======== PASSAGE TO READ ========
But of course, this mirrors real life.  We don’t choose to have the skin, complexion, sex, hair, eyes, shape, or attributes we’re born with.  We have some control over some aspects (increasingly even those once thought immutable), but we all learn to deal with the design we’ve been given.  Or we seek to tweak.  There’s a role for games that purposefully inject you in another sex, body, or race as part of a larger narrative or moral goal, but I’m speaking purely about games that pre-design the protagonist primarily as your vehicle for experiencing the game world.


Playing modded Skyrim in Roman armor

In the triple experience of gameplay, narrative, and character, I usually gravitate to character the most.  I can forgive a lot of crappy gameplay in good faith (too much grind, clunky mechanics, repetition, etc.).  As a writer, sloppy or clichéd narrative bugs the shit out of me, but to be honest, we don’t turn to games for well-written stories with nuance and depth (although there are some exceptions, such as Bioshock Infinite).  But if a developer puts genuine thought and effort put into customizable player creation, I come back to that game again and again.  It holds meaning for me.

Games I enjoy make this work in a few different ways, both single-player and MMORPGs.


Guild Wars 2 (Human, Norn, and Silvari)

Some have a limited template of designs (hair, faces, shapes, etc.) that you can mix and match in various combinations.  It’s the bare minimum of customizing your player character, and sometimes causes the unfortunate circumstance of running into your twin in the world as you encounter someone with the same look as you.  I suspect some rendering limitations in that game’s engine are the probable technical reasons behind this choice.  Often, good games will help temper this with providing a wealth of outfits for your character, usually in the in-game store.  MMORPG Guild Wars 2 has innovative but limited physical forms for your avatar, but a huge range of expanding options for clothes, weapon types, and accessories.  It has a consumables system that allows you to apply any unlocked look to any armor or weapon you use, so you don’t need to surrender your look when you upgrade your gear.


The Secret World MMORPG

Similarly, The Secret World (the best MMORPG you’ve probably never heard of or played) has hidden “combat armor” and allows you to present your avatar dressed however you want given a wide palette of options, reward clothing, and purchased looks.   Weapon customization is not as flexible as Guild Wars 2, but it exists.  As a serious game that uses a modern, real-world setting (albeit one infused with Lovecraftian monsters, aliens, and secret societies), you might think it would skew toward prioritizing modern, Western fashion.  But no, it’s quite common to see people dressed like Roman soldiers, future robots, death’s-head demons, and killer squirrels running through the world hubs.  Players in The Secret World often wear the dream cosplay outfits you expect they would wear in real-life if they could.
======== DATA BLOCK ========
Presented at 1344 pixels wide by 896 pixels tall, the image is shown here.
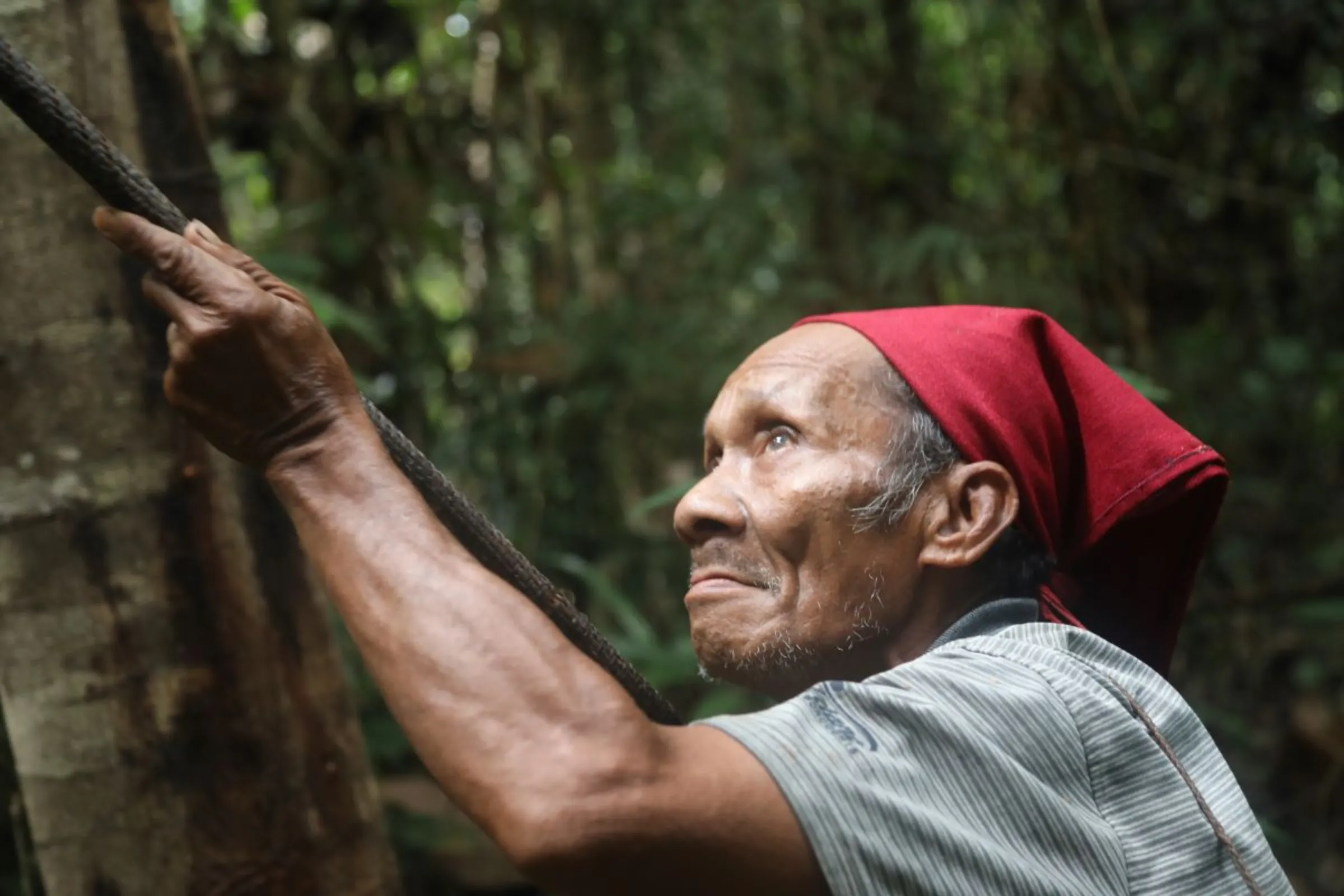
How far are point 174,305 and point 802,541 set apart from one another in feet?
2.70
========
** WHAT THE EXERCISE ASKS **
Please list every video game that the passage on player-character customization mentions by name.

** RESULT **
Skyrim, Bioshock Infinite, Guild Wars 2, The Secret World